1. Casino hearing: Philadelphia officials will present their views to the state Gaming Control Board today on the six applicants for the city's second casino. Six groups are vying for the license. Check out Philly.com's complete coverage of the casino bidding process.

2. Racist texts in Coatesville: Coatesville Area School District board members are set to vote tonight on whether to accept the resignations of former Superintendent Richard Como and athletic director Jim Donato, whose racist and sexist text message exchanges surfaced over the weekend. Parents in the district say the pair should be fired, rather than allowed to resign.

3. Archdiocese's charitable foundation: The Archdiocese of Philadelphia is slated to announce the creation of an independent charitable foundation today. The Catholic Foundation of Greater Philadelphia aims to engage with disaffected Catholics, boost giving and give lay leaders more say in the diocese's operations.

- Data:
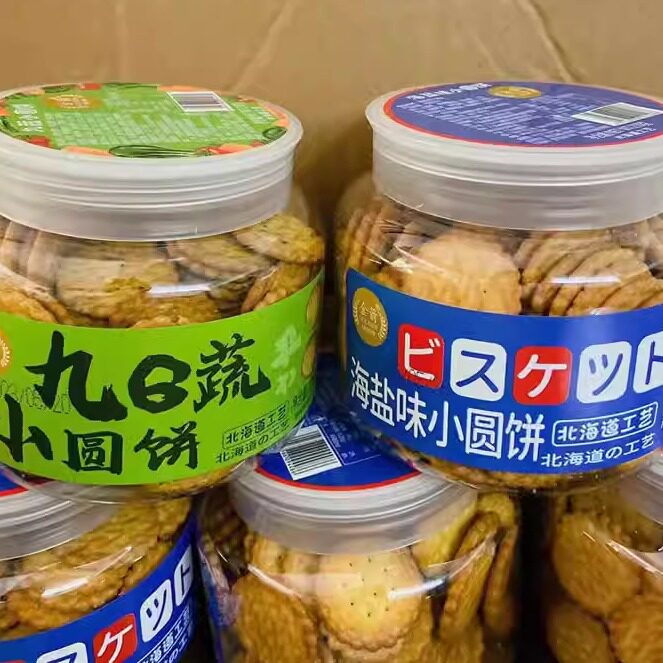 包邮 网红小圆饼210g九蔬海盐小圆饼韧性饼干休闲食品零食下午茶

- Exercises to complete:
A: From the Philadelphia news roundup, reproduce everything from "1. Casino hearing: Philadelphia" down to "allowed to resign.".
B: Summarize the Philadelphia news roundup in two sentences.
C: Write what comes next in the Philadelphia news roundup after its third item.

- Responses:
A:
1. Casino hearing: Philadelphia officials will present their views to the state Gaming Control Board today on the six applicants for the city's second casino. Six groups are vying for the license. Check out Philly.com's complete coverage of the casino bidding process.

2. Racist texts in Coatesville: Coatesville Area School District board members are set to vote tonight on whether to accept the resignations of former Superintendent Richard Como and athletic director Jim Donato, whose racist and sexist text message exchanges surfaced over the weekend. Parents in the district say the pair should be fired, rather than allowed to resign.

B: Philadelphia officials will give the state Gaming Control Board their views today on the six applicants for the city's second casino license, and Coatesville Area School District board members will vote tonight on accepting the resignations of former Superintendent Richard Como and athletic director Jim Donato, whose racist and sexist texts surfaced over the weekend and whom parents want fired. The Archdiocese of Philadelphia is also slated to announce the Catholic Foundation of Greater Philadelphia, an independent charitable foundation meant to engage disaffected Catholics, boost giving, and give lay leaders more say in the diocese's operations.

C:
4. Tightening N.J. Senate race: The race to fill the U.S. Senate seat that opened after the death of New Jersey Sen. Frank Lautenberg may be becoming tighter than expected. A Quinnipiac University poll released today shows Democrat Cory Booker with a 53-41 lead over Republican Steve Lonegan.

5. McCord entering race for Pa. governor: State Treasurer Rob McCord is planning to announce his candidacy for Pennsylvania governor this morning. at Montgomery County Community College. The Democrat will be entering a crowded primary field; Republican Gov. Tom Corbett is considered among the most vulnerable incumbents in the nation.